Mutui e spread, tutto quello che c’è da sapere
La bufera di queste ore sul breve periodo non avrà effetti rilevanti, ma sul medio-lungo termine potrebbe causare l’aumento delle rate. Ecco perché
In queste ore di fibrillazione politica, con un governo la cui definizione sembra ancora in alto mare, e con lo spread che ha ricominciato a correre sfondando la barriera dei 300 punti, sono tanti i timori che stanno investendo i cittadini italiani.
Uno su tutti però sembra aver preso il sopravvento: che cosa accadrà ai mutui per la casa già stipulati da milioni di consumatori e che conseguenza potrà avere questa nuova bufera finanziaria che investe il nostro Paese sui costi futuri dei finanziamenti per l’acquisto di un immobile?
Cerchiamo allora di rispondere in maniera specifica a questi interrogativi, partendo dal presupposto che, almeno per il momento, la situazione non è ancora drammatica, ma che bisognerà cominciare a preoccuparsi seriamente nel caso in tempi stretti non si arrivi a una soluzione della crisi politica che ormai dura dal 4 marzo scorso, data delle elezioni.
Mutui a tasso fisso
Nella carrellata di tutte le possibili opzioni legate alla gestione di un mutuo per la casa, partiamo dalla situazione più semplice, quella che tra l’altro in assoluto presenta meno rischi. Ci riferiamo ovviamente a chi ha stipulato con una banca un contratto di mutuo a tasso fisso.
Ebbene, in queste condizioni, non c’è assolutamente nulla da temere, perché le pericolose impennate cui è soggetto in queste ore lo spread, in nessun modo potranno avere conseguenze sul valore delle rate da pagare. Queste ultime infatti resteranno fisse.
Mutui a tasso variabile
Decisamente più articolata è la situazione di chi invece ha contratto un mutuo immobiliare con un tasso variabile. Attenzione però, perché paradossalmente, in un primo momento, i consumatori in questione non solo non devono temere effetti negativi, ma potrebbero addirittura avvantaggiarsi dell’attuale situazione di bufera finanziaria sullo spread.
Come noto infatti, il tasso del mutuo variabile è definito da due componenti: una quota decisa dalla banca e una seconda parte che fa riferimento invece all'indice Euribor, stabilito dalla Bce e che dipende da vari fattori di mercato e al momento è addirittura negativo, quindi molto vantaggioso.
Ebbene, le stime realizzate finora a Francoforte dai tecnici della Bce, prevedevano che l'Euribor dovesse risalire tra un anno circa, determinando in questo modo un aumento della rata.
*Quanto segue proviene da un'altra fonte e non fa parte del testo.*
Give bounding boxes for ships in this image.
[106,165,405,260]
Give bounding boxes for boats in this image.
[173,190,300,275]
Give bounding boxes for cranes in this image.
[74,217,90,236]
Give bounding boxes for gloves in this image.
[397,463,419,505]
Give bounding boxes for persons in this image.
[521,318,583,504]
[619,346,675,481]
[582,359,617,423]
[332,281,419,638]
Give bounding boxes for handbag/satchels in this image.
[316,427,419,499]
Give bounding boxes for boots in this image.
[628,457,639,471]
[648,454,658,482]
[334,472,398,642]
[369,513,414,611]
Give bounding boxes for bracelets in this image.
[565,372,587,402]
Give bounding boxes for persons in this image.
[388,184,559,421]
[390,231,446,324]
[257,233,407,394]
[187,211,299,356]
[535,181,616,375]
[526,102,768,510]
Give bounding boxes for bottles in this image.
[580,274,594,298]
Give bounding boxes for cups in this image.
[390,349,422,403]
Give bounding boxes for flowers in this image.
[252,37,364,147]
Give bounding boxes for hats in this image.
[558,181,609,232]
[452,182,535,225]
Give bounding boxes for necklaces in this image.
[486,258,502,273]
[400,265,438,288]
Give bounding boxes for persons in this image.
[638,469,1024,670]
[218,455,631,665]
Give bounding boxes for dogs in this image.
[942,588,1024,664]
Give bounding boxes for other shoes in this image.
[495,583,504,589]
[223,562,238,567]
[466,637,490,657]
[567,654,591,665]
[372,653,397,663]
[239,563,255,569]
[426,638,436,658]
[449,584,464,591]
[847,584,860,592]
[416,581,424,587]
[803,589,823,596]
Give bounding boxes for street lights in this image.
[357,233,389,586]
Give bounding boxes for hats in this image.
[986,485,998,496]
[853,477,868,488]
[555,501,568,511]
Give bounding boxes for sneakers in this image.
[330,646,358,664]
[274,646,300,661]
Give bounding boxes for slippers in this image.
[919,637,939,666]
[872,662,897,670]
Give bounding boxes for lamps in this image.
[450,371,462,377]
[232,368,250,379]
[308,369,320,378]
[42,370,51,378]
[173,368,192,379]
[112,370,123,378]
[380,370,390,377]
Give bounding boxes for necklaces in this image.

Ora però, proprio a causa dell’instabilità creata sui mercati dalla vicenda italiana, si pensa che potrebbe risalire fra almeno 18 mesi, quindi più tardi.
Questo significa per almeno sei mesi, i detentori di un mutuo a tasso variabile, potrebbero spuntare condizioni addirittura più vantaggiose di quelle preventivate finora. Ma sarebbe però un beneficio di corto respiro, perché, come vedremo di seguito, sul medio-lungo periodo la situazione potrebbe invece aggravarsi.
Un futuro a tinte fosche
Gli effetti di uno spread elevato potrebbero diventare invece molto deleteri sul medio-lungo periodo. E questo sia per chi già detiene un mutuo a tasso variabile, ma anche per chi in futuro volesse richiedere in banca un nuovo mutuo per l’acquisto di un immobile.
Uno spread elevato infatti, ha come una delle conseguenze più immediate, un calo dei rendimenti dei titoli del debito pubblico del nostro Paese. E siccome una fetta consistente di questo debito, sottoforma soprattutto di titoli obbligazionari, è detenuta proprio dalle banche, queste ultime dovrebbero fare fronte a un calo di introiti legati proprio al calo degli interessi.
Ebbene, una soluzioni a cui potrebbero far ricorso consisterebbe proprio nell’aumento della loro componente nella definizione del tasso variabile, ma anche nell’aumento generalizzato dei costi dei mutui a tasso fisso.
In questo modo verrebbero penalizzati alla lunga sia chi già possiede un mutuo a tassa variabile, ma anche chi ne vorrà far richiesta in futuro, indipendentemente dal fatto che il mutuo in questione sia a tasso fisso o variabile.
Sottolineiamo infine che tale scenario non è assolutamente teorico, visto che è proprio quello che avvenne nel 2012, subito dopo l’impennata dello spread del 2011, che allora raggiunse livelli prossimi ai 600 punti e tra le altre cose condusse alle dimissioni dell’allora governo Berlusconi.